The cross party MPs wrote to Hunt: "You will be aware that medical leaders, royal colleges and patient groups have said the imposition or unilateral introduction of the contract is the wrong approach and risks permanent damage to the future of the medical workforce.
"If it remains your intention to introduce this new contract, we believe it should be piloted in a number of trusts/across a number of deaneries and for its impact on patients, staff and the 'weekend effect' to be independently evaluated."
Ms Alexander told Murnaghan on Sky News: "I think Jeremy Hunt would need to sit down urgently today, this afternoon, with the BMA, to talk about what the scope of the pilot would be."

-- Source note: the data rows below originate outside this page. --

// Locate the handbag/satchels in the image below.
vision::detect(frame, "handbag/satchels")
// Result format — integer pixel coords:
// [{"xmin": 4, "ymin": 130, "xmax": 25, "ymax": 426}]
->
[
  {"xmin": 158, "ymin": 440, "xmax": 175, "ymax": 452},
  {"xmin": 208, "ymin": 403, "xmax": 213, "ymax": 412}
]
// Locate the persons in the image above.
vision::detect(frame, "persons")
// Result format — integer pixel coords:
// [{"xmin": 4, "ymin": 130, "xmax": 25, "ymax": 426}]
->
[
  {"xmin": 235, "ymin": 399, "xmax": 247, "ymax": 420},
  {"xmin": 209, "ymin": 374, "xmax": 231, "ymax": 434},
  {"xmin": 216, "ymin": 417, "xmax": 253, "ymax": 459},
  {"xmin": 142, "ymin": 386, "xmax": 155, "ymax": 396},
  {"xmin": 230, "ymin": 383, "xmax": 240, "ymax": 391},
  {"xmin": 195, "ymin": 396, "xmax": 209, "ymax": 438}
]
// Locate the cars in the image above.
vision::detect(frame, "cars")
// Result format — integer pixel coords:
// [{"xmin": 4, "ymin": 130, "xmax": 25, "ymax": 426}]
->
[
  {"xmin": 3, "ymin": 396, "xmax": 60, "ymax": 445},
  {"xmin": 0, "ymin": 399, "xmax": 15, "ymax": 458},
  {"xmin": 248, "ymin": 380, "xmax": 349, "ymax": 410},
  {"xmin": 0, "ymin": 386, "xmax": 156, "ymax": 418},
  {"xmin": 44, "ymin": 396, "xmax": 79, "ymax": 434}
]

She added: "If it is shown to improve patient care and to have a positive impact upon junior doctors with regard to the hours they are working and the quality of care that they are able to provide, I think any reasonable person at that point would say, well actually, we need to look at what the evidence shows us and move forward in a constructive way."
However, Mr Hunt has written to Mark Porter, the chairman of the BMA council, asking him to call off the strike and instead meet him to discuss workforce requirements for seven-day services, improvements in training and improving the work-life balance for junior doctors.
His letter said: "The extreme action planned will be deeply worrying for patients, and place enormous additional strain on our NHS at a time of intense pressure.
"I therefore appeal to you one final time to call off strike action that will see doctors withdraw potentially life-saving care, and to meet with me on Monday to discuss a better way forward."